Dans la présente affaire, considérant les informations contenues à la déclaration, y compris la référence aux articles de la Loi, considérant l'identification des gestes reprochés, considérant les informations contenues aux quarante-trois (43) annexes à ladite déclaration, considérant les informations contenues aux détails fournis par les divers documents produits, il nous apparaît que l'analyste sénior Sylvie Laperrière s'est déchargée de son obligation de divulguer ou d'informer et que le requêtant est raisonnablement informé de ce qui lui est reproché.

En conséquence, la requête pour rejet d'allégations est rejetée.

Original signé par

Champ de saisie de la signature

André Deslongchamps
ASE/sl


Autorités soumises

  • Sam Lévy and Associates Inc. v. Canada (Superintendent of Bankruptcy, [2005] F.C.J. No. 882
  • R. v. Côté, [1978] 1 S.C.R. 8
  • Regina v. Ryan; Regina v. Charbonneau, 23 C.C.C. (3d) 1
  • R. v. Wigglesworth, [1987] 2 S.C.R. 541
  • R. v. Municipal Ready Mix Ltd., [1999] N.S.J No. 281
  • Krieger v. Law Society of Alberta, [2002] 3 S.C.R. 372
  • Toronto (City) v.
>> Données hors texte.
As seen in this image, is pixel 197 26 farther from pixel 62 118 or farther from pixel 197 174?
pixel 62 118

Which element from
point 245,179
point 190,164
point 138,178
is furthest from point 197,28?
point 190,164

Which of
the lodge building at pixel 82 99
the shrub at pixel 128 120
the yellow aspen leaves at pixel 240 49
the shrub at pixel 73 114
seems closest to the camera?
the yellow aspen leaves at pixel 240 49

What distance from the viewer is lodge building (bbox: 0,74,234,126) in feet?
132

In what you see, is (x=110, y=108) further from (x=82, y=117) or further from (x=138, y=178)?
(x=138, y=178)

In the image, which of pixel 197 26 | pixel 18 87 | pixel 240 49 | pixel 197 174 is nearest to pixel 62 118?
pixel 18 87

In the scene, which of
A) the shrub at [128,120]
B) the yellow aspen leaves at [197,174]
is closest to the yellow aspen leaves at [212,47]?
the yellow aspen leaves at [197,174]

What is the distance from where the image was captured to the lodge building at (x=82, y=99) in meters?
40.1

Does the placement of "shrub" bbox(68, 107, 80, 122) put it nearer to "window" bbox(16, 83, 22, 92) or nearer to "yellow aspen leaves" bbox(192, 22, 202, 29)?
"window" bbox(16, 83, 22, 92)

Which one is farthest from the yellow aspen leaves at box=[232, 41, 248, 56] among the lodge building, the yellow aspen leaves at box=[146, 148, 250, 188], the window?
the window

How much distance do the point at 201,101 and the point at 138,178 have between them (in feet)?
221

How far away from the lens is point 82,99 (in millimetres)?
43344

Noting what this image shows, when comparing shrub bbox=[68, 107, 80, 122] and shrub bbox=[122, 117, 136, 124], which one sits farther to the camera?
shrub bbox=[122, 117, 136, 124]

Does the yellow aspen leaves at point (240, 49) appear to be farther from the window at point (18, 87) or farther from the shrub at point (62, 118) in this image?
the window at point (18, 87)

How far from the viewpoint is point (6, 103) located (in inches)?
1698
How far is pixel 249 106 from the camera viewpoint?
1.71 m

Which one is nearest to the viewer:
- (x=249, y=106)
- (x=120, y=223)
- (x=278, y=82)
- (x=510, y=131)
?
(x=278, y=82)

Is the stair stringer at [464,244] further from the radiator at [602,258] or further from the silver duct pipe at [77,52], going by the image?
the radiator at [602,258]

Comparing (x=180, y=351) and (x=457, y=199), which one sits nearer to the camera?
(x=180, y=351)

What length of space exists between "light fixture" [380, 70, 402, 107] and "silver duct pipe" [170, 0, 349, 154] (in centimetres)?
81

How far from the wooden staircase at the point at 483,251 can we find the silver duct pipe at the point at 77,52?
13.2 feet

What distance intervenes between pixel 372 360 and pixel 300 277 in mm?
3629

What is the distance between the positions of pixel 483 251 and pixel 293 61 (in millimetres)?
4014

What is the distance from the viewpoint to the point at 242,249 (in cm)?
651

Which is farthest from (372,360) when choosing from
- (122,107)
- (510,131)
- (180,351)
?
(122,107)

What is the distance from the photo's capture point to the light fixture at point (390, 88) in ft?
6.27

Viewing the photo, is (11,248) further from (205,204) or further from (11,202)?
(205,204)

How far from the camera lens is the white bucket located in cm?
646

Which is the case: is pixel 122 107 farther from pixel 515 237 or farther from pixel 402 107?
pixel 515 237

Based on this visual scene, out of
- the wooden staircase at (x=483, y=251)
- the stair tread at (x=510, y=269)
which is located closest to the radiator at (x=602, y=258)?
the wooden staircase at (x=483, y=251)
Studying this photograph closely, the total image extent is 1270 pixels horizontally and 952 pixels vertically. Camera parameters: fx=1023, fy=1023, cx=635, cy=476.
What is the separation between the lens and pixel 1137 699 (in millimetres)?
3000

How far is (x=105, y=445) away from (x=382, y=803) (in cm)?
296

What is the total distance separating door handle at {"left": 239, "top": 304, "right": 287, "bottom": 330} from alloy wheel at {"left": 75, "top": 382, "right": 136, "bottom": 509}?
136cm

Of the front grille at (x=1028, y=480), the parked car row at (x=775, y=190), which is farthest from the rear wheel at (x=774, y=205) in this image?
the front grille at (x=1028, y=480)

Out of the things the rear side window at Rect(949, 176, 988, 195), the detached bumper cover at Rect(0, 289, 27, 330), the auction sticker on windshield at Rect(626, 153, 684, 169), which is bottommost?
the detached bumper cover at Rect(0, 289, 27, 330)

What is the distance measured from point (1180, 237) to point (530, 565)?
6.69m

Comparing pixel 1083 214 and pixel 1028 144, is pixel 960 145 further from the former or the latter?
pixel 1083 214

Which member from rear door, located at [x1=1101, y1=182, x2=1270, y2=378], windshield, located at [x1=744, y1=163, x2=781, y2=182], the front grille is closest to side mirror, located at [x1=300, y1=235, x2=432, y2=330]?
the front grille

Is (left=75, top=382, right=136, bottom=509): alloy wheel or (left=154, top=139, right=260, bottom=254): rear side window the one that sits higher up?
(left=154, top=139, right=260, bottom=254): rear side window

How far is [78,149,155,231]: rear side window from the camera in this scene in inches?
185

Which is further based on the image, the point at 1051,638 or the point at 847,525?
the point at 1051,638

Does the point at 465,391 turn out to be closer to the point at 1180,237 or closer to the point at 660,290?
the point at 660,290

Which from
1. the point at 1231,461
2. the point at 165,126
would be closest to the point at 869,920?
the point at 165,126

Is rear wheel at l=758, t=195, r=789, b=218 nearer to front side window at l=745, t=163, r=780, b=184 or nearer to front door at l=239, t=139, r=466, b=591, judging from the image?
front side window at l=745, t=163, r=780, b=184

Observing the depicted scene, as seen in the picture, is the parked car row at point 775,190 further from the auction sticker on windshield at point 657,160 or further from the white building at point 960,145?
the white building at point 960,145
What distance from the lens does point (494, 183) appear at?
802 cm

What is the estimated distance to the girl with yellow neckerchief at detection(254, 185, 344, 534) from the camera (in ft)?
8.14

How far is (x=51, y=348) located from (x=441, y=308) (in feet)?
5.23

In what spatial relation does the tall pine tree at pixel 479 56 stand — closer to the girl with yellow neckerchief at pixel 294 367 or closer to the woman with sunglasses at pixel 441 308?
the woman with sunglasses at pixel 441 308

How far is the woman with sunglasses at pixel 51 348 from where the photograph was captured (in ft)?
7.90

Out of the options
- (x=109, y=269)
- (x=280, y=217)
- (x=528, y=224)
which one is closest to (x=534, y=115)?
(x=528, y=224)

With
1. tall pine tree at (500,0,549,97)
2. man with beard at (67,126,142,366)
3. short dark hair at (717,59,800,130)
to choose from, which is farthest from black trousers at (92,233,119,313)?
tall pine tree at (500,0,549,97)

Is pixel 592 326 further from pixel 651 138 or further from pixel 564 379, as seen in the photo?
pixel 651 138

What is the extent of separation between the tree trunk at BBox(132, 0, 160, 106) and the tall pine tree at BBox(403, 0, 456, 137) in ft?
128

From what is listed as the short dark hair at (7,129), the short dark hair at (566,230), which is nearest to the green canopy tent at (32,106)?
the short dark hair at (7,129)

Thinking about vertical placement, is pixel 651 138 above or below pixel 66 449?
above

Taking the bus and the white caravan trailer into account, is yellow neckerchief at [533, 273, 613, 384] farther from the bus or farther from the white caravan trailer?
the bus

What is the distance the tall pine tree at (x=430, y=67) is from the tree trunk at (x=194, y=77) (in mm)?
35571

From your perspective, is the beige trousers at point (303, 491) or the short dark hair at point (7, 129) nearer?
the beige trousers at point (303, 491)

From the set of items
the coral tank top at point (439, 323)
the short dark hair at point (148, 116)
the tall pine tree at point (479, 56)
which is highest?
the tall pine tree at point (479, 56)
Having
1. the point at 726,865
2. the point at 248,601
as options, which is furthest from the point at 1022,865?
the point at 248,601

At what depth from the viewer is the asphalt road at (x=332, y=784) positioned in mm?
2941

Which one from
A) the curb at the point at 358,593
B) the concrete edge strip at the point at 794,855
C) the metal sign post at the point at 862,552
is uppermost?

Canadian Union of Public Employees (C.U.P.E), Local 79, [2003] 3 S.C.R. 77
  • R. v. 3 for 1 Pizza & Wings Inc., [2006] O.J. No. 1623
  • Toronto (City) v. Canada Land Corp., [2006] O.J. No. 4489
  • Vojic v. Canada (M.N.R)(F.C.A.), [1987] F.C.J No. 811
  • Sagon v. Royal Bank of Canada (Sask. C.A.), [1992] S.J. No. 197
  • Olmstead v. Canada (Attorney General), [1998] F.C.J. No. 1461
  • Pfizer Canada Inc. v. Apotex Inc., [1999] F.C.J. No. 959
  • Nelson v. Canada (Minister of Customs and Revenue Agency), [2001] F.C.J. No. 1548
  • Daniels v. Canada (Minister of Indian Affairs and Northern Development), [2002] F.C.J. No. 391
  • Harris v. Canada (Attorney General), [2004] F.C.J. No. 1304
  • Getz v. Opseth, [2005] S.J. No. 103
  • Sanofi-Aventis Canada Inc. v. Novopharm Ltd., [2007] F.C.J. No. 548
  • Polgrain Estate v. Toronto East General Hospital, [2007] F.C.J No. 1479
  • Lehoux v. Canada, 2004 FC 401Distrimedic Inc. c. Dispill Inc., 2006 FC 832
  • Tench v. Canada 2000 CanLII 15743 (F.C.)
  • Sokolowska v. Canada, 2005 FCA 29
  • Holland v. Saskatchewan (Minister of Agriculture, Food and Rural Revitalization), 2006 SkQB 99
  • Kelly Lake Cree Nation v. Canada (T D), [1998) 2 F.C. 270, 1997
  • International Paints (Canada) Ltd. v. Spirit of Columbus (la Plate-Forme), 1999
  • Canadian Oplympic Association v. Usa Hockey, Inc., 1997 5256 (F.C.)
  • Sheriff v. Canada (Attorney General), 2006 FCA 139
  • Canada (Attorney General) v. Sheriff, 2005 FCA 1726
  • Article 221(1) of the Rules of the Federal Court
  • Article 183 and 192 of the Bankruptcy and Insolvency Act of Canada

Le présent document a été reproduit dans sa version originale, telle que fournie par le délégué du surintendant des faillites.